§ **Selected excerpt**:
The first major work coming out my my new business is "The 100 Ladies Project." You've seen some of the ladies here. There will be 100 of them and they are banding together to help women everywhere. Their slogan is "Ladies Helping Ladies." I am working on the book about the hundred ladies, 100 different pictures that I draw and then use photo manipulation programs to show the many colors that we women  possess and to learn to celebrate all of our colors. Each lady will have a story, and beyond the book there are many products I am designing and a movement that I plan to grow into a non-profit venture. I am very dedicated to the idea of being able to do my work and support myself while at the same time, through my work, helping other women around the globe.

§ **Extracted information**:

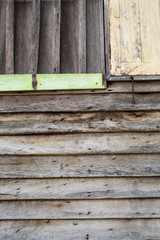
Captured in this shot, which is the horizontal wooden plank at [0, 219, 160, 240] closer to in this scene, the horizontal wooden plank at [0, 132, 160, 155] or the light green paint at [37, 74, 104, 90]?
the horizontal wooden plank at [0, 132, 160, 155]

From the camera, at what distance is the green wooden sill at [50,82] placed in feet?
5.20

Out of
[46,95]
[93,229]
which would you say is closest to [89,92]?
[46,95]

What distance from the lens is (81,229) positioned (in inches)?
60.2

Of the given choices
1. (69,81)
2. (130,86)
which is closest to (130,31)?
(130,86)

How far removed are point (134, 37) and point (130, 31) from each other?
56 millimetres

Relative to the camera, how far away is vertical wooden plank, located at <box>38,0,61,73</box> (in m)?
1.66

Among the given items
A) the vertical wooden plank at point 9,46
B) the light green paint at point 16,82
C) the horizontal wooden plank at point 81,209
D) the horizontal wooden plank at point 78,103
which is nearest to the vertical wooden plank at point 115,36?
the horizontal wooden plank at point 78,103

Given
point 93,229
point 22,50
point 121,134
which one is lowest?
point 93,229

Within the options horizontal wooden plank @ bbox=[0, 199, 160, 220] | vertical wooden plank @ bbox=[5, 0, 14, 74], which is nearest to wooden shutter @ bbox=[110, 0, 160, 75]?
vertical wooden plank @ bbox=[5, 0, 14, 74]

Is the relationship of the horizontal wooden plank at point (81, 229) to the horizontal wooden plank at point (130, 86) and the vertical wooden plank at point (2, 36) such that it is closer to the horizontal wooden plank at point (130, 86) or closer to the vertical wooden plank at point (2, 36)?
the horizontal wooden plank at point (130, 86)

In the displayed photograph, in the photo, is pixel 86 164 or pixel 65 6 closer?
pixel 86 164

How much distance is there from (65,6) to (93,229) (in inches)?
70.9

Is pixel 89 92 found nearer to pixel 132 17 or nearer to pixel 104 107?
pixel 104 107

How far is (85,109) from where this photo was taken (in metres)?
1.60
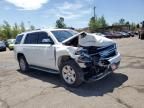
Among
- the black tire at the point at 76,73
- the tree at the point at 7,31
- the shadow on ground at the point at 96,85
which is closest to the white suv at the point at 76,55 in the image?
the black tire at the point at 76,73

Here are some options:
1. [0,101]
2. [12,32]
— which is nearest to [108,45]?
[0,101]

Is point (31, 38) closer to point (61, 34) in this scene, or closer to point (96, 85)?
point (61, 34)

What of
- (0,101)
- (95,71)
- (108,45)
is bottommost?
(0,101)

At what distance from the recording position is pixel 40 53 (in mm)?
7902

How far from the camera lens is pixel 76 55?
620 centimetres

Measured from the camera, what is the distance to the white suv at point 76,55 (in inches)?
246

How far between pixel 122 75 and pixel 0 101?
4.21m

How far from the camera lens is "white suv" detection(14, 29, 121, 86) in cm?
624

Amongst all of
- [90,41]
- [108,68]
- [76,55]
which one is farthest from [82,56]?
[108,68]

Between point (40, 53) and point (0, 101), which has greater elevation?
point (40, 53)

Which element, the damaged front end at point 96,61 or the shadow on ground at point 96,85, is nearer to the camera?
the shadow on ground at point 96,85

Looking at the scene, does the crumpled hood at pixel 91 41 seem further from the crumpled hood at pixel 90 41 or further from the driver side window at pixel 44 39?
the driver side window at pixel 44 39

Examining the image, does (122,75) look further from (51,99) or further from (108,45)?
(51,99)

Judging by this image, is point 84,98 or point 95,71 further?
point 95,71
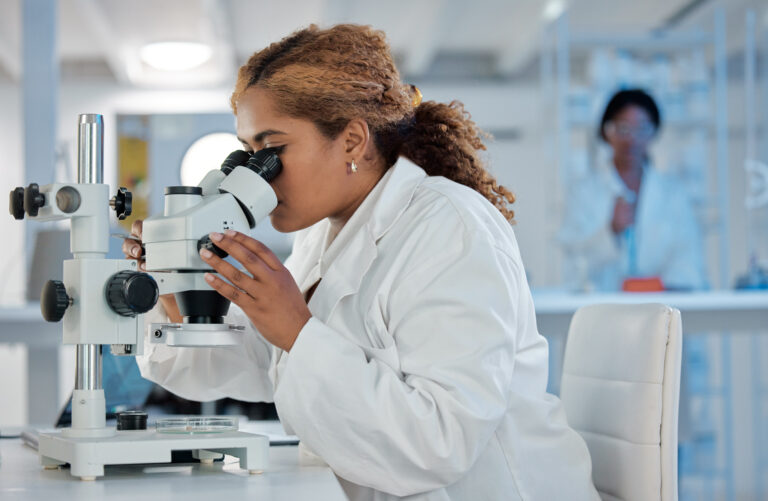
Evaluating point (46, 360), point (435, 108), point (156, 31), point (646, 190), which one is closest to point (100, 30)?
point (156, 31)

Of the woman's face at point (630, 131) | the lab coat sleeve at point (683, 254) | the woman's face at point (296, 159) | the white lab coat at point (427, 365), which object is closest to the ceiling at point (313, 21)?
the woman's face at point (630, 131)

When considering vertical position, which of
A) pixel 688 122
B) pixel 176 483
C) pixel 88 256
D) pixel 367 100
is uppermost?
pixel 688 122

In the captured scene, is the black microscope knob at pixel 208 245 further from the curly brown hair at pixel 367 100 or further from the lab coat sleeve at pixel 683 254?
the lab coat sleeve at pixel 683 254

§ **Exercise task 1**: Condense the paragraph beginning "The first major work" of the passage about The 100 Ladies Project into a short bulleted list that keeps its main facts.
§ **Exercise task 2**: Write out the entries from their beginning through the line that contains "56 millimetres", leaving the pictures out.
The passage about The 100 Ladies Project and the entries are unrelated material.

§ **Task answer 1**:
- The 100 Ladies Project is the first major work from the writer's new business.
- It will feature 100 ladies who band together to help women everywhere, under the slogan "Ladies Helping Ladies."
- The writer is making a book of 100 drawings, altered with photo manipulation programs to show the many colors women possess and to celebrate them.
- Each lady will have a story.
- Beyond the book, the writer is designing many products and plans to grow a movement into a non-profit venture.
- The writer aims to support herself through her work while also helping women around the globe.

§ **Task answer 2**:
Captured in this shot, which is the horizontal wooden plank at [0, 219, 160, 240] closer to in this scene, the horizontal wooden plank at [0, 132, 160, 155] or the light green paint at [37, 74, 104, 90]?
the horizontal wooden plank at [0, 132, 160, 155]

From the camera, at what distance is the green wooden sill at [50,82] placed in feet?
5.20

Out of
[46,95]
[93,229]
which would you say is closest to [89,92]?
[46,95]

What distance from the lens is (81,229) positioned (in inches)?
60.2

Of the given choices
1. (69,81)
2. (130,86)
which is closest to (130,31)?
(130,86)

How far removed are point (134, 37) and point (130, 31) from each other?
56 millimetres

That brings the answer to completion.